++++ PASSAGE

Düve – Blank Slate 005
It doesn’t feel like an overstatement to suggest that there’s a new sheriff in town. In a self-reliant and humbly delivered series of operations, Soren Jahan has snuck out a body of work that already amasses to one of the more vital furtherings of house and techno in recent times, and he’s done all this in the space of just two years. That’s not to suggest that he has taken that flood-the-market approach of flying out as many trite singles and half-baked albums as possible to trick some kind of experience; in fact his discography is really quite considered. One LP for his own Supply imprint, a smattering of singles for the label under a few aliases and the occasional appearance on sister venture Blank Slate, but each of these releases is loaded with the kind of head-turning intent and conception that reignites one’s passion for 4/4 electronic music.
As René Audiard, his Pechorin LP was a masterful update of dub techno mantras that injected some energy into a decidedly tired template, managing the tricky feat of actually leaping out at you even from the briefest of listens. Here though we’re more concerned with his latest venture, Düve, which pits Jahan alongside Ali Cakir to create a thoroughly mystical abstraction of techno that owes more to eastern folk traditions than it does to westernised machine music.

++++++++

WHAT TO DO -
A) Copy the review word for word, everything from "Düve – Blank" down to "4/4 electronic music.".
B) According to the review, who works alongside Soren Jahan in Düve?
The listing after the review is separate material.

++++ EXCERPTED DATA

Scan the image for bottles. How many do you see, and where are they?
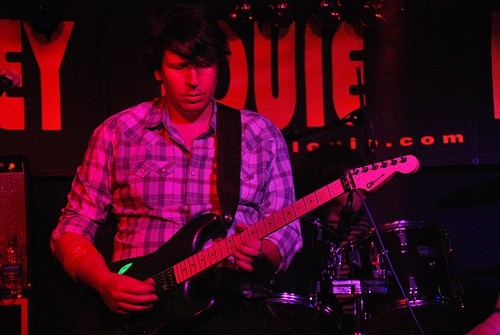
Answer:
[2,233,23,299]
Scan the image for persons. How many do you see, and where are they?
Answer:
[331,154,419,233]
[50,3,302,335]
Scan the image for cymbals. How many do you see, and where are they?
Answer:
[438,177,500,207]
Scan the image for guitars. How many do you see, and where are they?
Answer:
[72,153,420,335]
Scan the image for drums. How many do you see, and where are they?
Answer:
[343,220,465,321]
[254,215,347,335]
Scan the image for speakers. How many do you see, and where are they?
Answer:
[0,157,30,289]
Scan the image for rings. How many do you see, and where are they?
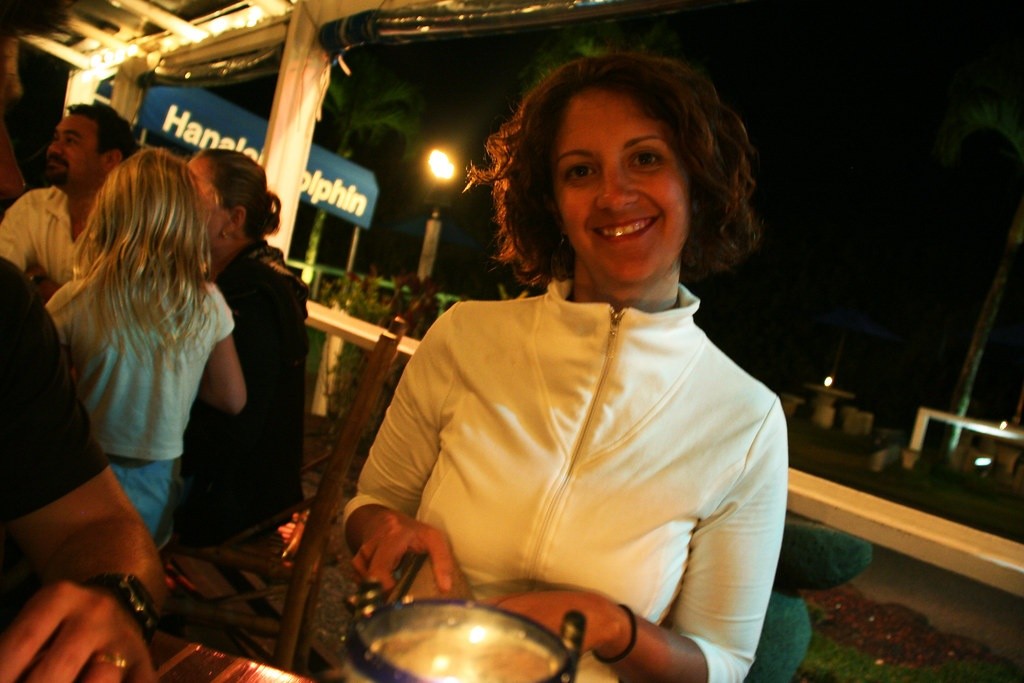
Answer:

++++++++

EXPECTED ANSWERS -
A)
Düve – Blank Slate 005
It doesn’t feel like an overstatement to suggest that there’s a new sheriff in town. In a self-reliant and humbly delivered series of operations, Soren Jahan has snuck out a body of work that already amasses to one of the more vital furtherings of house and techno in recent times, and he’s done all this in the space of just two years. That’s not to suggest that he has taken that flood-the-market approach of flying out as many trite singles and half-baked albums as possible to trick some kind of experience; in fact his discography is really quite considered. One LP for his own Supply imprint, a smattering of singles for the label under a few aliases and the occasional appearance on sister venture Blank Slate, but each of these releases is loaded with the kind of head-turning intent and conception that reignites one’s passion for 4/4 electronic music.

B) Ali Cakir